# Binärrechner in Java mit Eclipse



## Sonic51 (2. November 2010)

*Binärrechner in Java mit Eclipse*

Hallo zusammen,
ich muss für die Schule einen Binärrechner Programmieren.
Jedoch bin ich mit meinen Kenntnissen am ende, denn wir dürfen
folgene befehle nicht verwenden:

Integer.parseInt(…,2)
Integer.toBinaryString(…)

die Zahlen sollen als String eingelesen werden und erst mal auf ihre Korrektheit(1 und 0) kontrolliert werden. Das hab ich soweit hinbekommen. Nur das mit dem Rechnen klappt nicht so ganz...kann mir da BITTE jmd einen Tipp oder Denkansatz geben. Bei google finde ich nur Lösungen oder Tipps mit den Befehlen, die ich nicht verwenden darf
Ich danke euch schon mal für uere Hilfe


----------



## Bauer87 (3. November 2010)

*AW: Binärrechner in Java mit Eclipse*

Man kann einen Volladdierer nur mit *and* *or*, *not* und *if* sowie *else* programmieren, wenn man im Grunde den „Schaltplan“ der Elektronik dazu „nachbaut“: Volladdierer ? Wikipedia

Das Bauteil „=1“ entspricht einem *xor*, lässt sich also in den genannten logischen Operatoren ausdrücken.


----------



## Sonic51 (3. November 2010)

*AW: Binärrechner in Java mit Eclipse*

...es soll kein schaltplan dazu gebaut werden.
Es soll einfach nur ein Rechner sein, der zwei binäte Zahlen miteinander addiert.
Die kontrollen, ob die Zahlen korrekt eingegeben wurden, hab ich schon fertig.
Es fehlt mir nur noch eine methode, wie ich die zahlen korrekt addiert bekomme,
da wir die oben genannten funktionen nicht benutzen dürfen!


----------



## UnnerveD (4. November 2010)

*AW: Binärrechner in Java mit Eclipse*

Ich weiß gerade nicht, wobei du hängst, aber der Befehl "Integer.parseInt(zahl,2)" wandelt die eingegebene Binärzahl in einen Dezimalzahl um (meines Erachtens nach), so sollte ein richtige Aufruf sein.
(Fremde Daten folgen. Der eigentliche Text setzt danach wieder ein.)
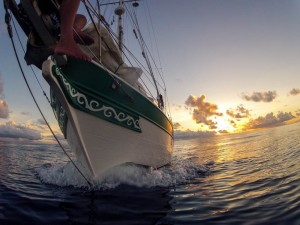 Gopro off the bow as I motored away from the setting sun
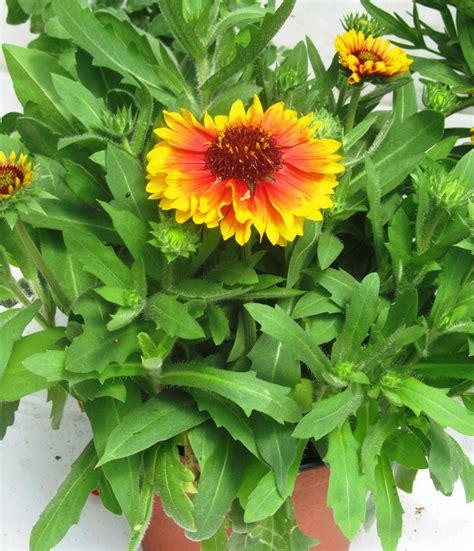 Garten Pflanzen Versand by Pflanzen Versand Bepflanzter Balkonkasten 60 Cm
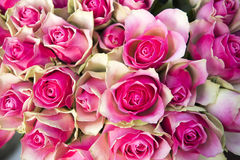 Beautiful pink and cream Roses Royalty Free Stock Image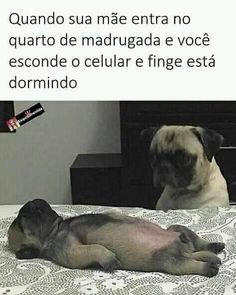 Explore our web site for even more info on pugs. It is a superb area to find out more. Memes Humor, Funny Memes, Jokes, Pug Meme, Funny Dogs, Funny Animals, Carlin, Pug Puppies, Funny Jokes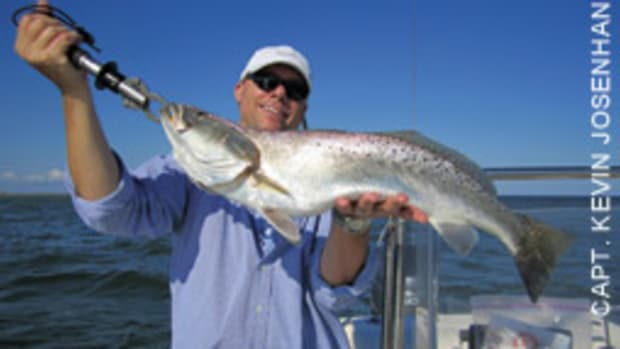 Monster speckled trout can be caught as far north as the Chesapeake Bay Bridge.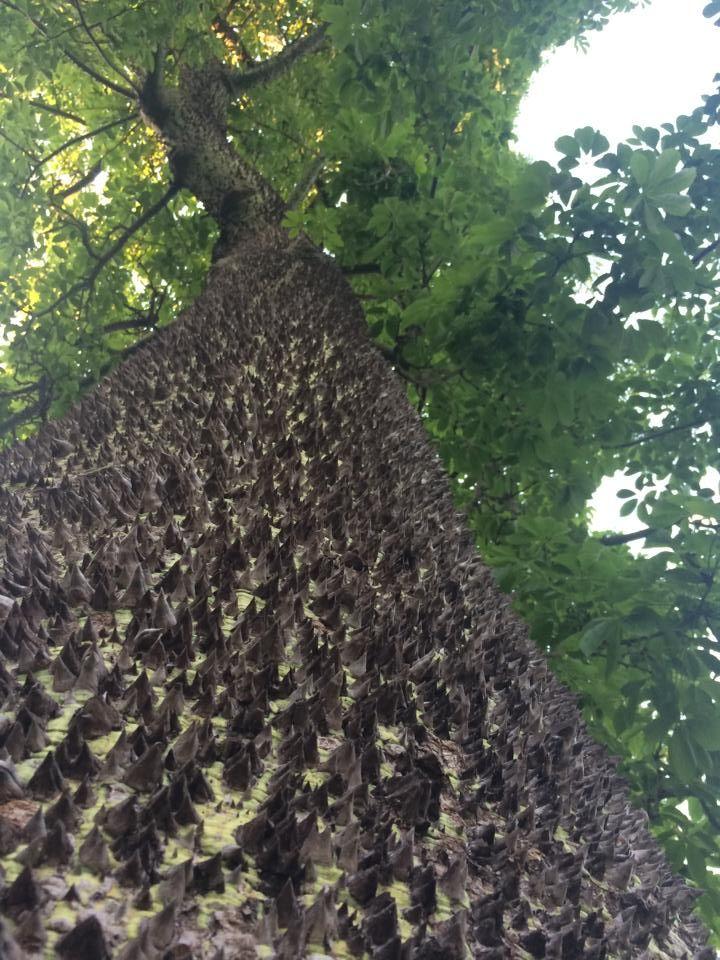 değişik ağaçlar..!(?)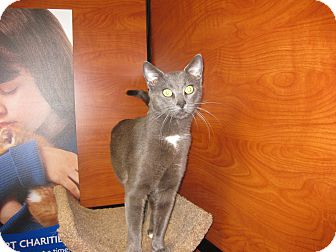 Domestic Shorthair Cat for adoption in Farmingdale, New York - Grant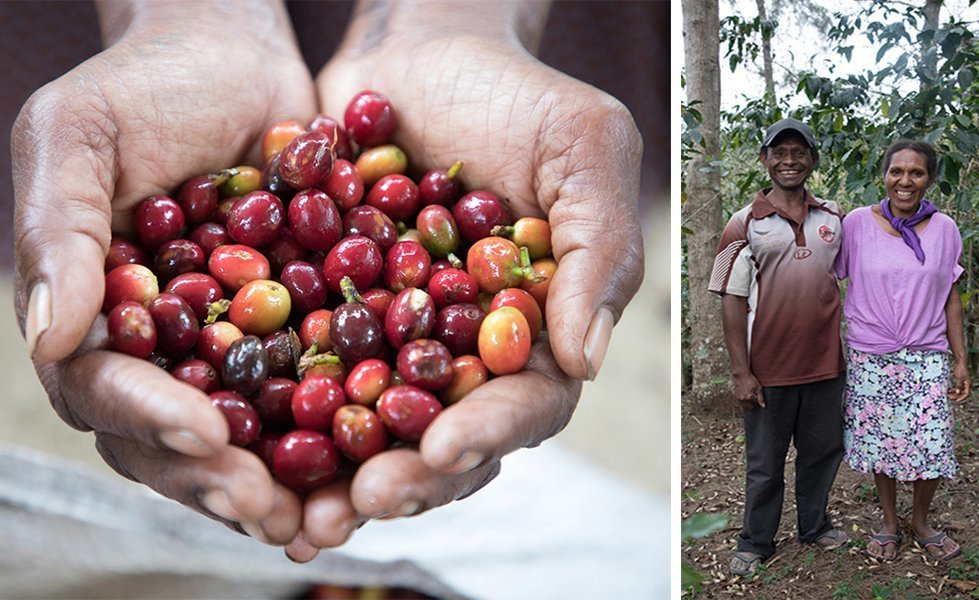Charles and Stella grow coffee on their land in Papua New Guinea.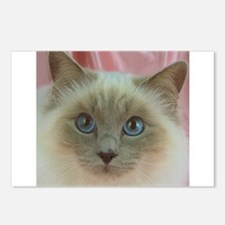 Siamese Cat gifts Postcards (Package of 8)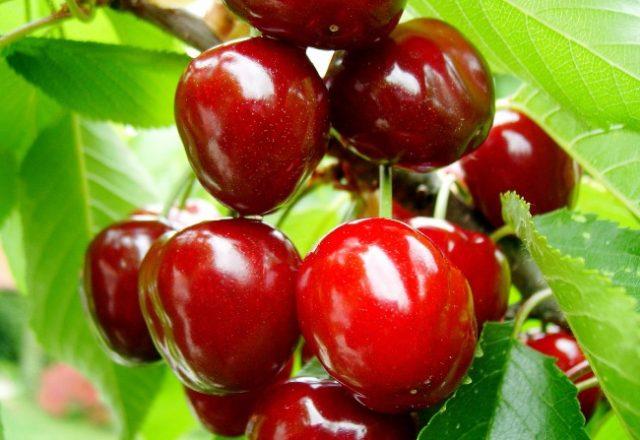 Cherry Turgenevka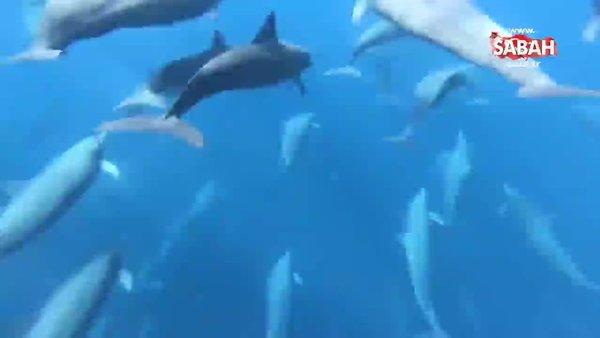 Yunuslarla yüzmek muhteşem değil mi?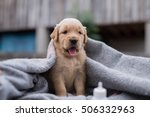 Stock photo the little puppy golden retriever 506332963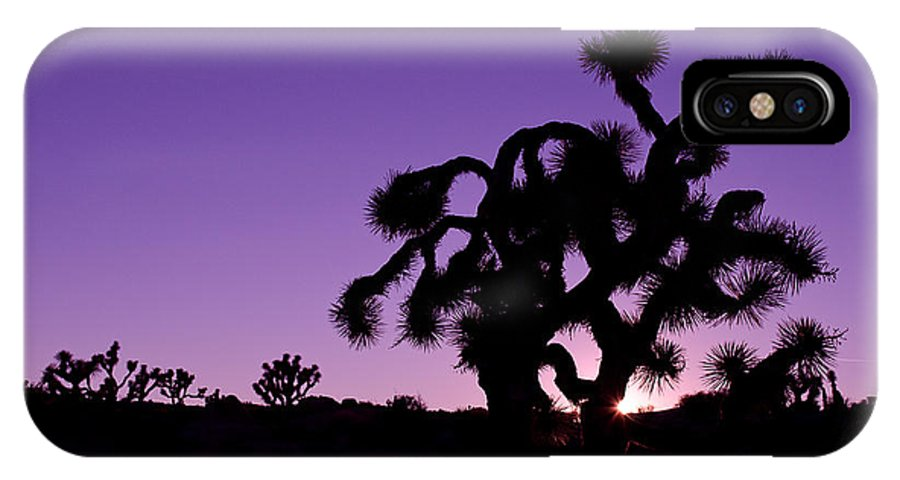 Joshua Trees IPhone X Case featuring the photograph Joshua Trees by Tiffany Rantanen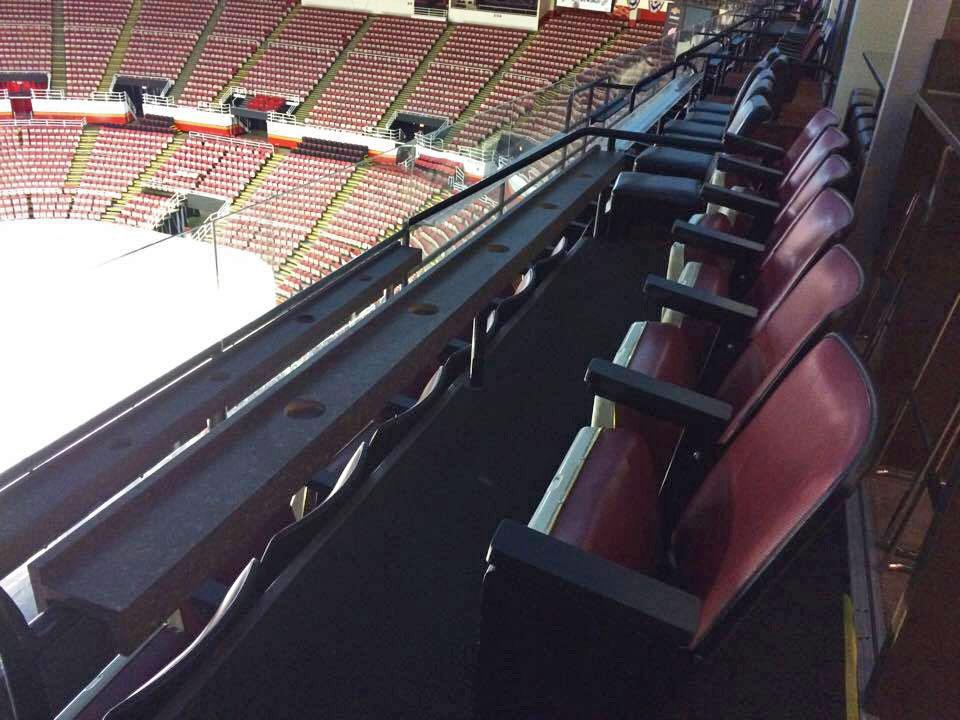 Red Wings Suite Seating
int a = Integer.parseInt(zahl,2); //(die Variable zahl stellt die zuvor auf Richtigkit geprüfte Eingabe dar)
System.out.println("Die Zahl lautet:" + a);

Die Ausgabe sollte nun eine Dezimalzahl sein. Wie du nun mit diesen Zahlen weiterrechnest, sollte dann eigentlich klar sein.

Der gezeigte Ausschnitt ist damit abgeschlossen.